Spokesmen for industry, homebuilders and trucking all said they rely heavily on consistency from local government to local government and the proposed legislation could result in widely different rules for a variety of businesses.
“Uniformity is important to us, especially since we cross multiple jurisdictions daily,” said Paul Enos of the Nevada Trucking Association.
He was joined by Ray Bacon of the Nevada Manufacturers Association who said there have been instances where local jurisdictions attempted to ban trucks from roadways that service industrial parks. Bacon said those bans would have seriously impacted manufacturers.
Reno developer Greg Peek said the so-called Dillon’s rule that centralizes local government decision making under state control “provides meaningful checks and balances” builders can rely on.
He said Nevada has a good climate for business “because we do have consistency across the state.” He said SB 11 releasing some of that authority to local jurisdictions could seriously compromise that consistency.

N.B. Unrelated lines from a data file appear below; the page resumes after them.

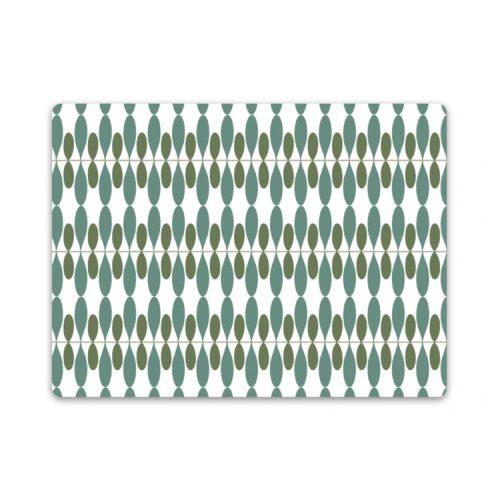 Bordstablett med Stig Lindbergs mönster Propeller. Tillverkad i praktisk miljövänlig PET-plast som är lätt att torka av. Mått 40×30 cm.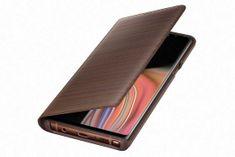 Samsung pametna LED preklopna torbica za Samsung Galaxy Note 9, rjava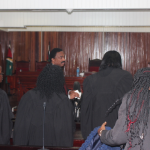 Presidental term limit case to go to CCJ as Court of Appeal upholds Chang's ruling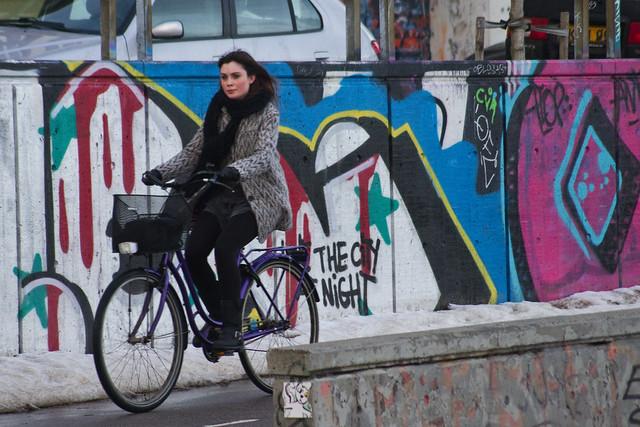 Copenhagen Wall 02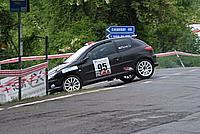 Foto Rally Val Taro 2011 - PS6 Tornolo Rally_Taro_2011_Tornolo_202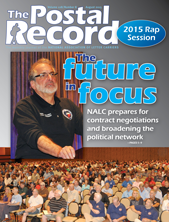 The Postal Record: August 2015 (Vol. 128, No. 8)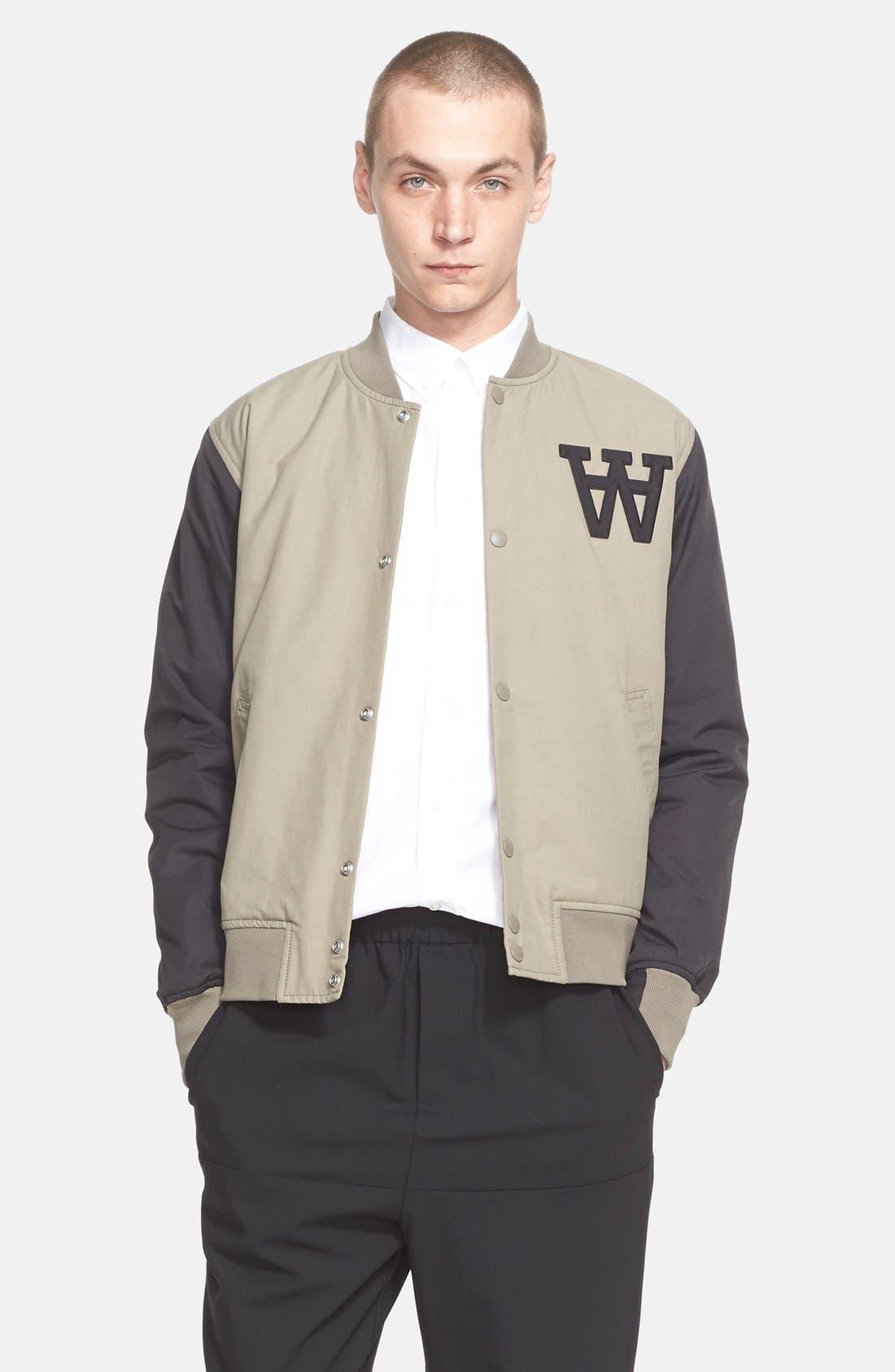 Main Image - Wood Wood 'Billie' Varsity Jacket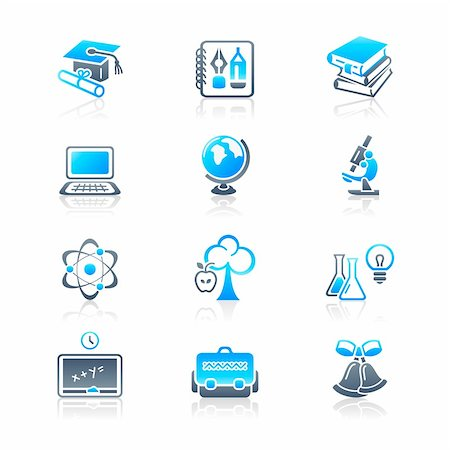 School and college education objects; tools and science symbols vector icon set. Stock Photo - Budget Royalty-Free & Subscription, Code: 400-04218844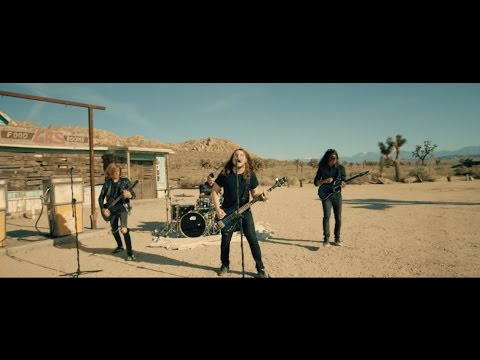 Of Mice & Men  Unbreakable  Music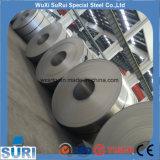De Rol van het Roestvrij staal van Inox 904L en de Certificatie van ISO 9000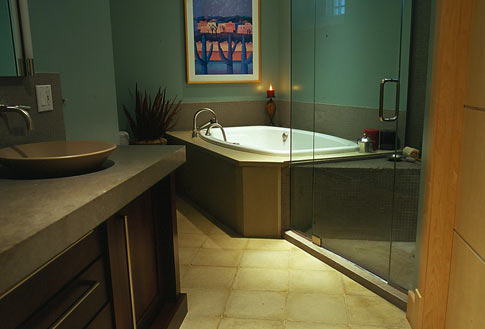 images of concrete bathtub surround and floor tiles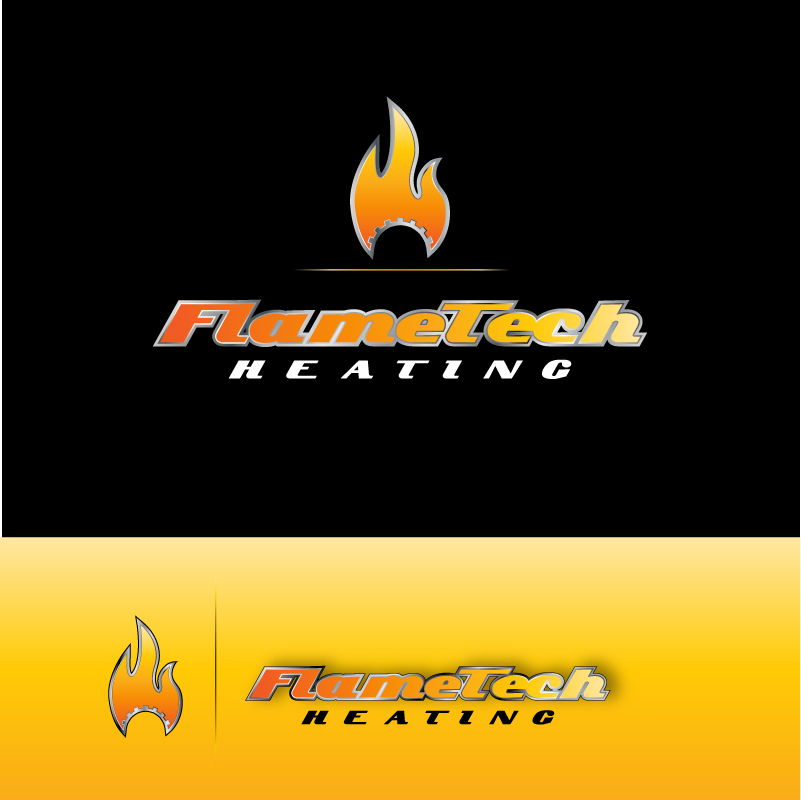 Logo Design by trav - Entry No. 51 in the Logo Design Contest FlameTech Heating.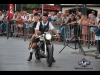 31th BBW Le Cap d\'Agde - Bike Show (132)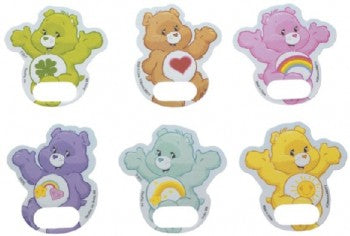 12 Care Bears Finger Puppet Poly Cupcake Toppers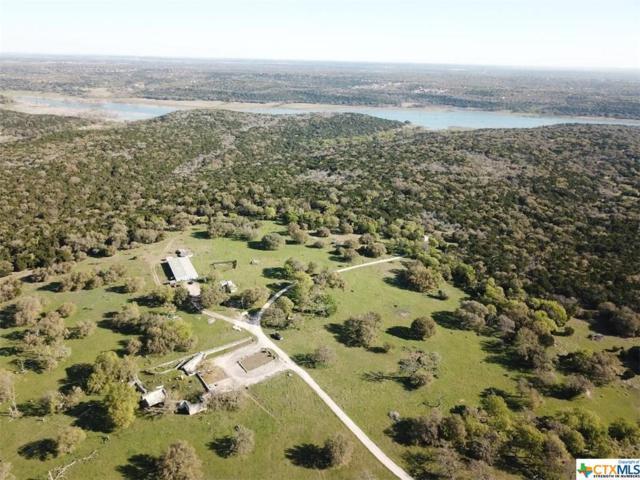 500 Harrison Lane, Georgetown, TX 78628 (MLS #384532) :: RE/MAX Land & Homes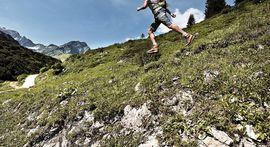 in den Bergen in Warth am Arlberg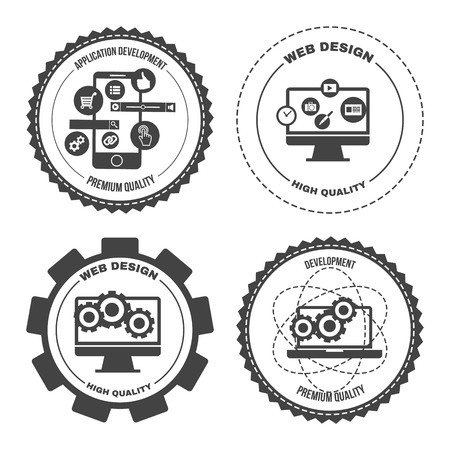 of computer graphics: Set of design concept icons for web mobile phone services apps development. Vector Illustration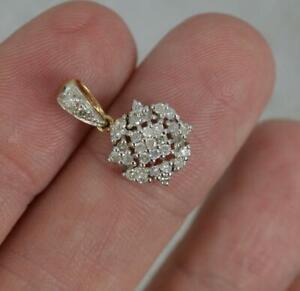 9 Carat Gold and 0.25 Carat Diamond Cluster Pendant
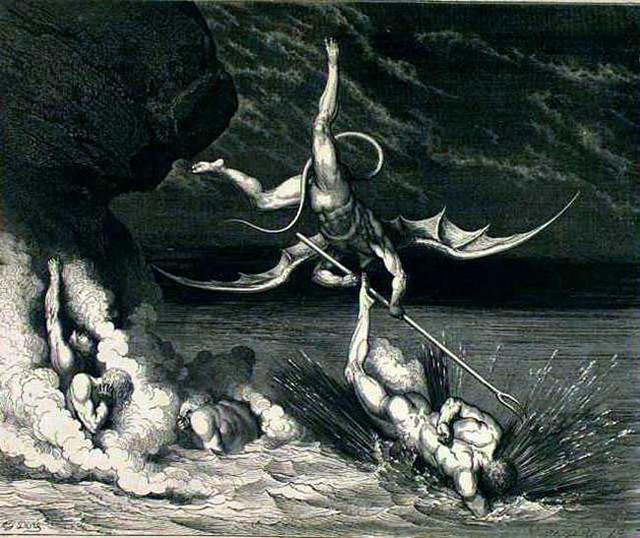 «Божественная комедия» Данте в мистических гравюрах Гюстава Доре 27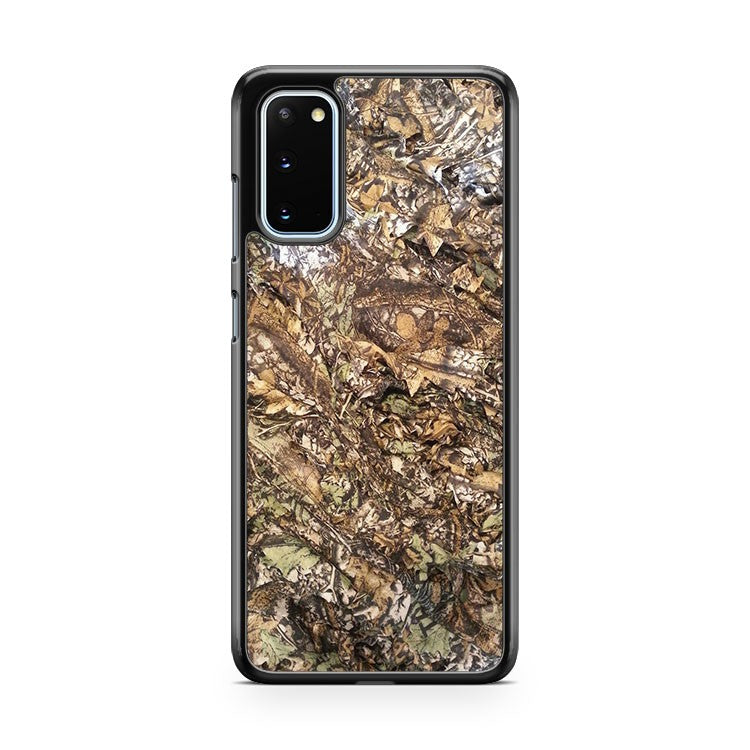 Real Tree Design For Hunting And Shooting Wet Samsung Galaxy S20 Phone Case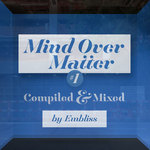 Mind Over Matter 001 (unmixed tracks)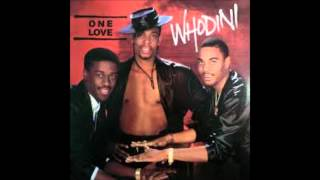 Watch Whodini One Love video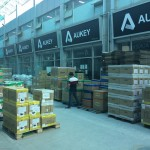 Amazon-Wahnsinn in China: Produktfälschungen, Bewertungsbetrug und Design-Tricks
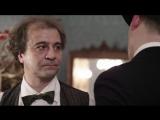 Петр Лещенко. Все, что было  7 серия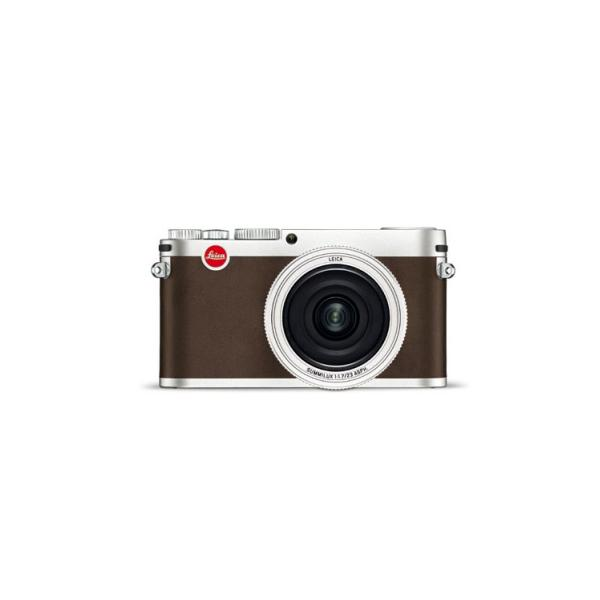 Leica X-U (Typ 113) 8/10gg Lavorativi (da Ordinare)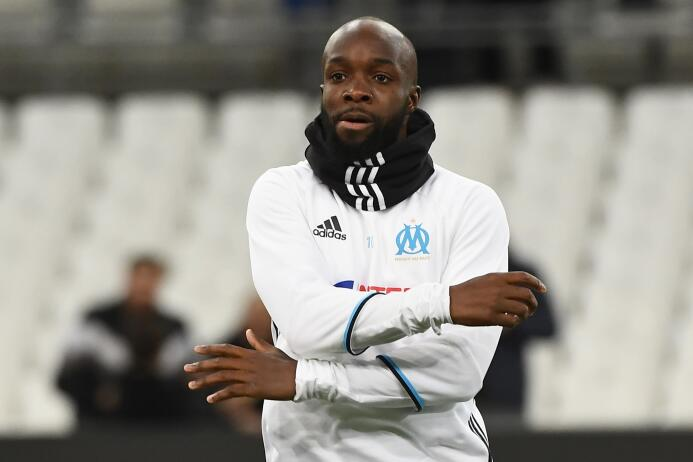 Lassana Diarra, a sus 32 años, sigue siendo un hombre codiciado en Europ...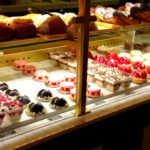 Mouth watering pastries at Epcot's France pavilion- TravelingMom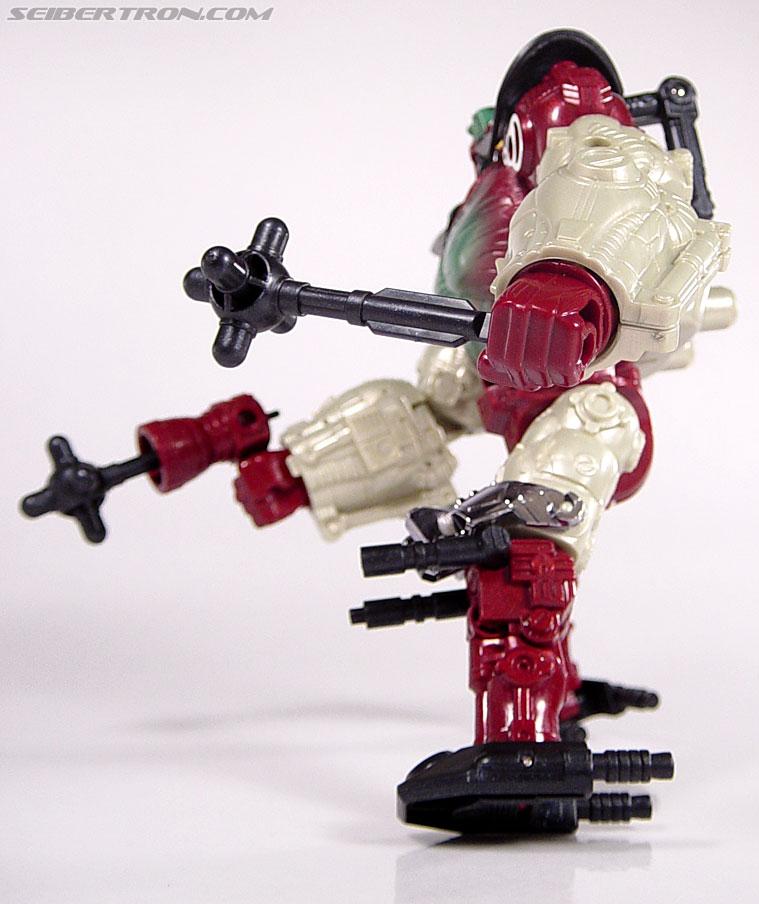 Transformers BotCon Exclusives Apelinq (Image #71 of 84)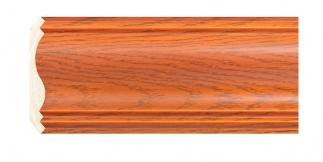 TSS 8001 橡木 117x19 100x18 80x16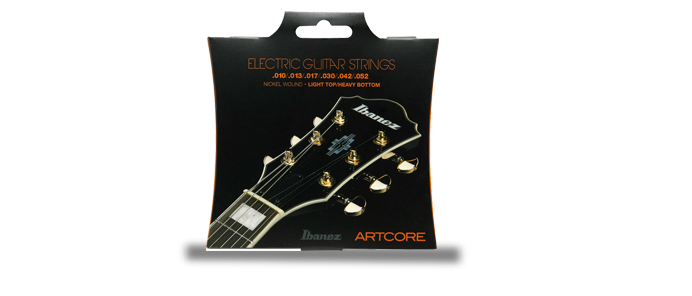 IEGS62 Electric Guitar Strings 10-52
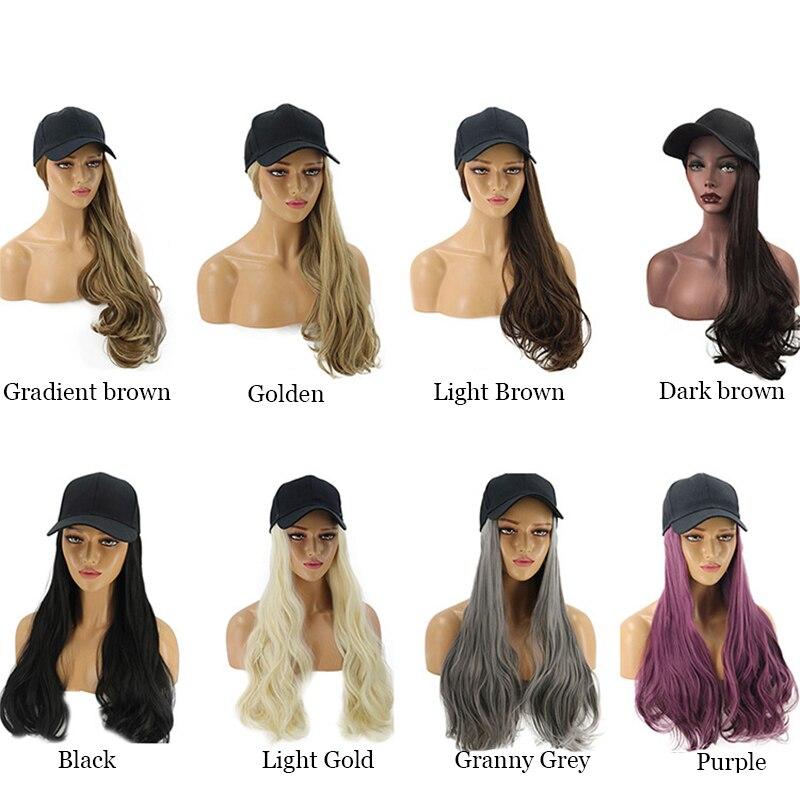 Explosion Style Hair And Hat One-piece Baseball Hat Outdoor Leisure Sun Hat Summer Peak Cap Women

The bill was brought by Sen. Pete Goicoechea, R-Eureka who said it has nothing to do with raising or creating new taxes, service charges or fees. He said it would simply allow local governments to have control over “functional” issues without having to wait for the Legislature to fix a problem.
“As far as I’m concerned, this is about functional home rule, not financial,” he said.
“Everything that’s is in statute today doesn’t go away. There’s nothing in this bill that reverses anything.”
Wes Henderson of the Nevada League of Cities and Jeff Fontaine of the Nevada Association of Counties both said it would simply allow local governments to respond to changing needs and issues much more rapidly than they can now.
“I would call this bill common sense home rule,” said former Sen. Warren Hardy, now representing the city of Mesquite.
Fontaine said as an example that it made no sense local government had to ask legislative permission to ban jail prisoners from having cell phones.
Carole Vilardo of the Nevada Taxpayers Association said that organization has supported functional home rule in the past.
“Things happen that you’ve just got to be able to respond to,” she said.
Goicoechea said he was willing to work with the different parties to ensure the legislation is tightened up enough to relieve the concerns of opponents. He pointed out that similar measures have passed the Nevada Senate in both the 2011 and 2013 sessions before stalling in the Assembly.
The committee took no action on Senate Bill 11 Monday.